If I want to take over the universe, it stands to reason that I should pretend to be a human for a while; if I pass that test then the search algorithm that the human is using will conclude that I implement the human’s decision process, and thereby grant me some control over their world…

This reasoning may occur explicitly as our AI searches for a program to replicate the human’s output, or it may occur implicitly in the AI’s imagination as it logically reasons about the existence of such an algorithm.

In any case, if the Kolmogorov complexity of a TDT agent is shorter than the Kolmogorov complexity of specifying the embedding of the human in the universe in any other way, then such a TDT agent may be the simplest explanation for the human’s behavior. This is plausible primarily because the particular experiment we are running–for which the output may determine the entire future of our galaxy–is distinguished by the beacon of having great causal significance. The easiest way to specify “great causal significance” may be to write down an agent who is naturally driven to care about that event (or to write down a program which successfully searches for such an agent).
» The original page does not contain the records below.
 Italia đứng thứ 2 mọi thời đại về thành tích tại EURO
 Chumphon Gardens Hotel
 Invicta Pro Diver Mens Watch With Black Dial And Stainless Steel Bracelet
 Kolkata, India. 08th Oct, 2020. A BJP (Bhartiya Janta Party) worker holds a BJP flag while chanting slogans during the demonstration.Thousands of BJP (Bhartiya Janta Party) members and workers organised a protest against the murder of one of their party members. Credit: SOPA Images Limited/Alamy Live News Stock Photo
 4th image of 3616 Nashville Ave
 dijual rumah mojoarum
As with the simulation problem, we may be able to escape from this difficulty by specifying a complexity measure or class of models which favors concrete simulations of humans rather than universe-level descriptions.

## 7 thoughts on “Hazards for Formal Specifications”
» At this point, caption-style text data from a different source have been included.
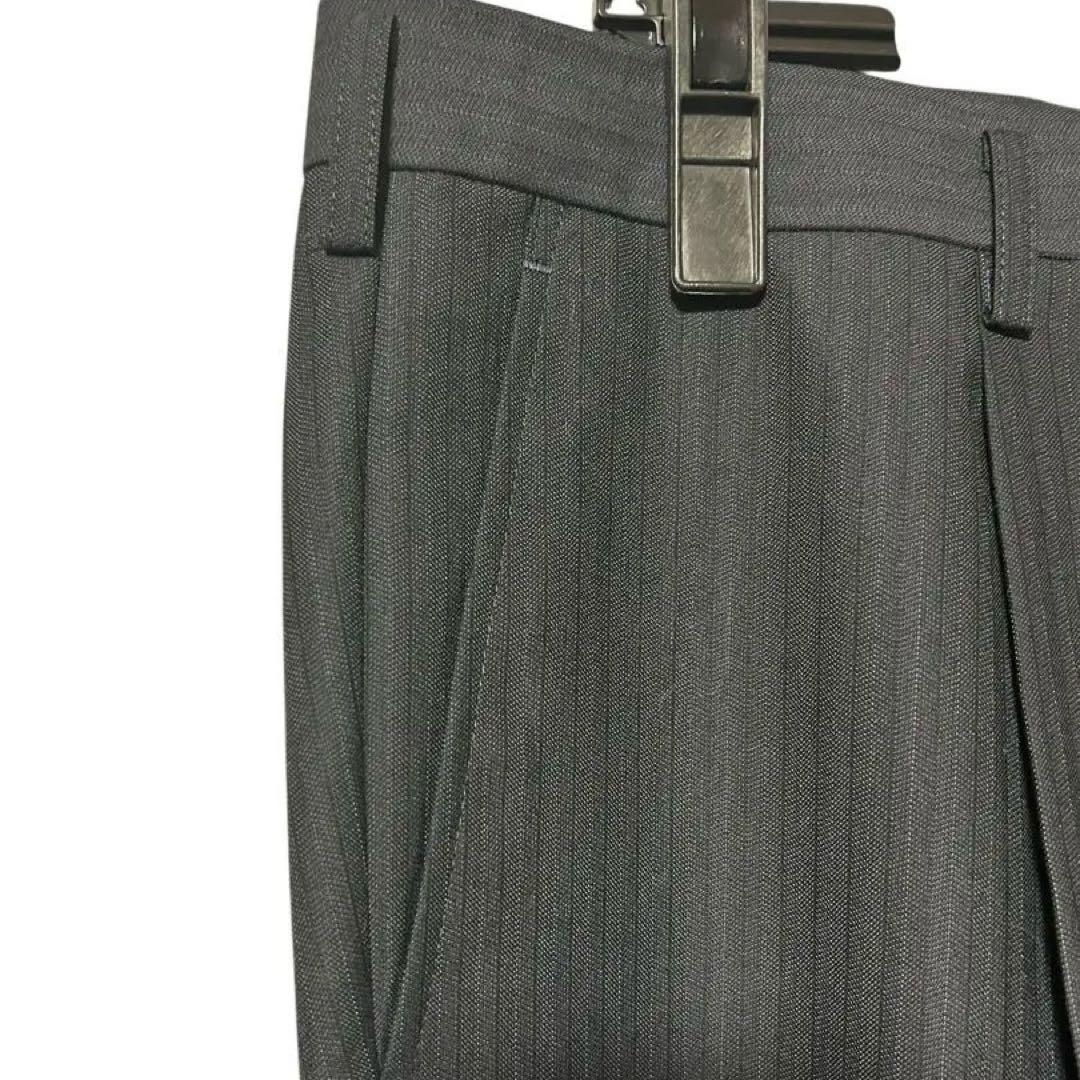 美品✨紺色ストライプスーツ　 パンツ2本付き　大きめ　洋服の青山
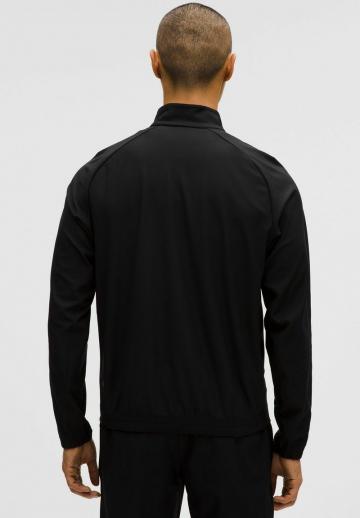 Спортивная куртка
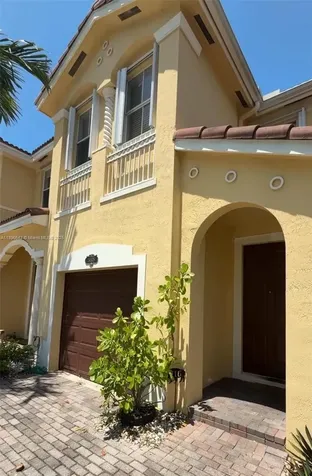 14905 SW 8th Terrace Miami FL 33194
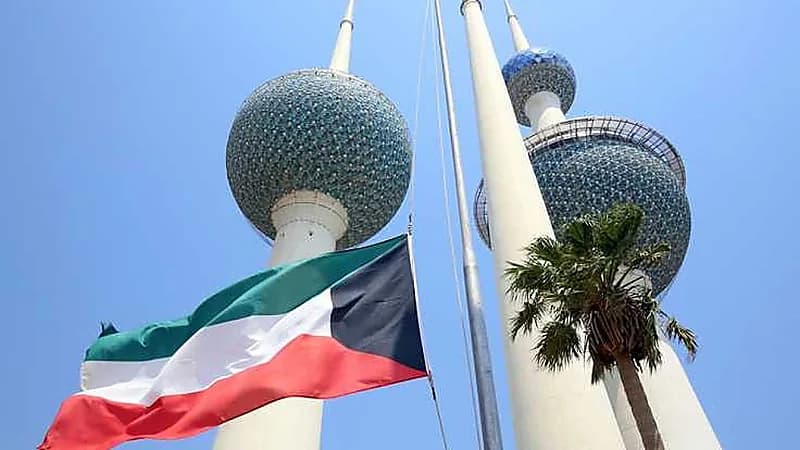 وزير الكهرباء الكويتي الأسبق: عوائل تسافر وتخلّي التكييف شغّال علشان الأثاث يبقى بارد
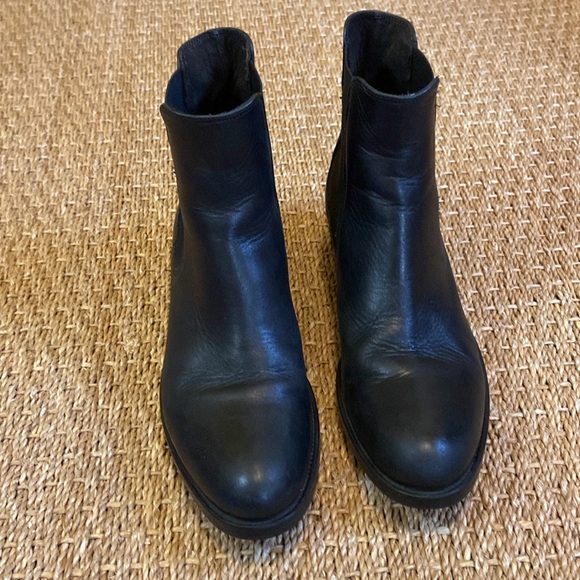 Browns Black Leather Chelsea Boots - Picture 5 of 11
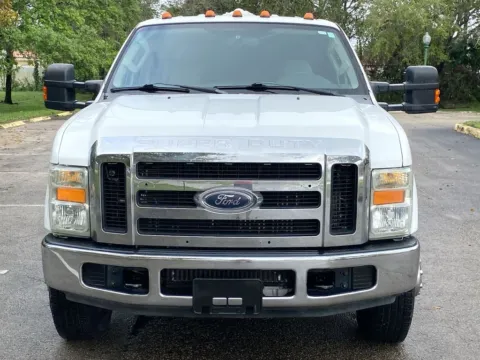 Photos of 2008 Ford Super Duty F-350 DRW XL for sale in Miramar, FL at Auto Trust USA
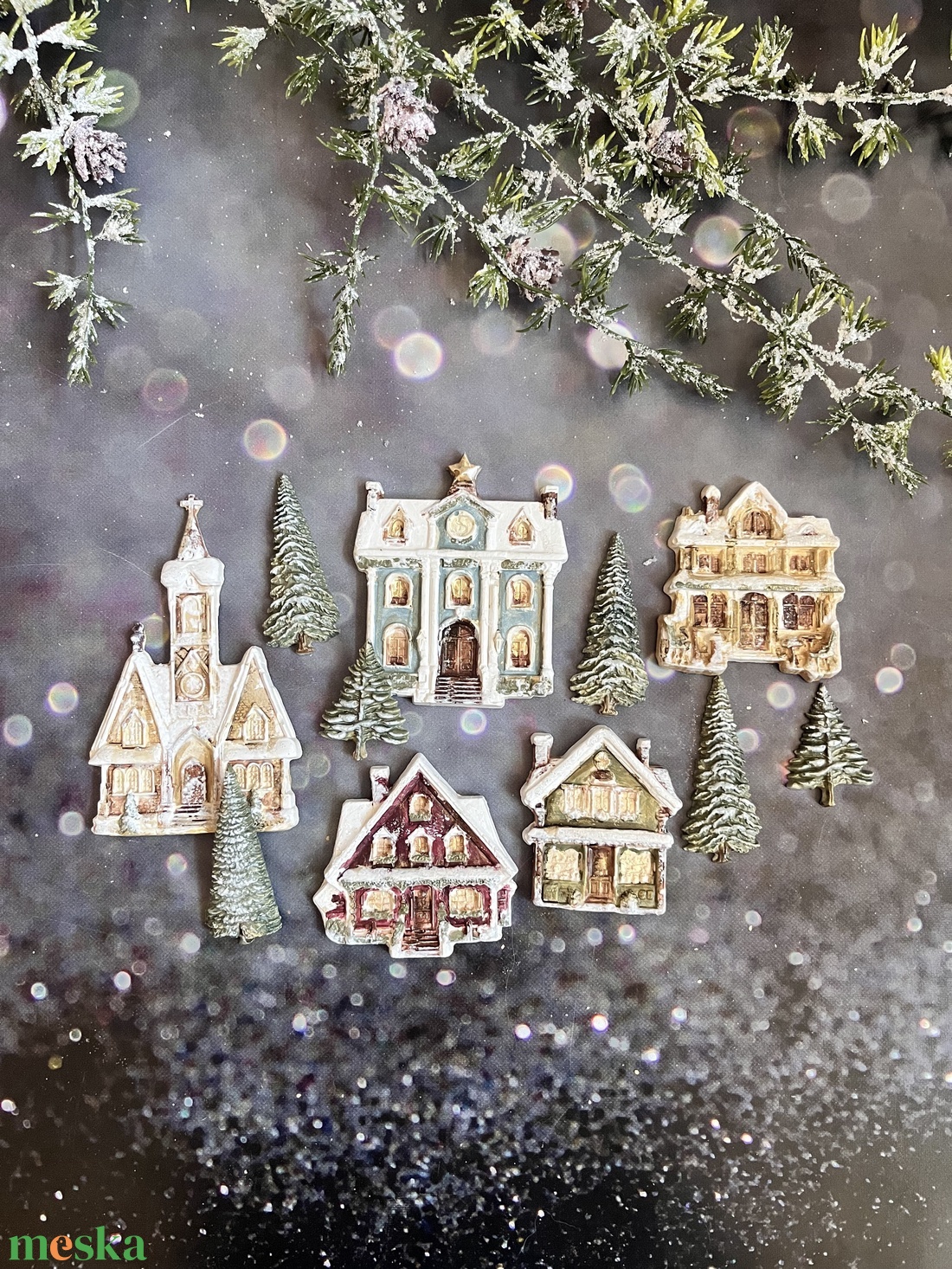 Karácsonyi falu - kellékek & szerszámok - díszíthető tárgyak - kerámia - Meska.hu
1. Pingback: Formal Instructions « Ordinary Ideas

2. jsteinhardt says:

“One possibility is interference from an alternative Everett branch in which a singularity went badly.”

How would interference occur on macroscopic scales? That seems like it would be extraordinarily difficult.

“Indeed, to the extent that we as humans believe that our own recollections are enough to provide substantial evidence about the world, and to the extent that we believe that the Solomonoff prior is a reasonable model for our own predictive frameworks, we must believe that our own brains (complete with our recollections) are most concisely described by modeling the universe that produced those recollections.”

I’m confused by this. Could you indicate concretely how you would specify a brain more concisely by first describing the universe?

I also don’t really follow the TDT part at all. Why is the TDT agent being run on the input given to the human in the box? Is it supposed to be the AI that locates a human decision theory? In that case, why would it have such an arbitrary goal, and why would it choose to take over the universe?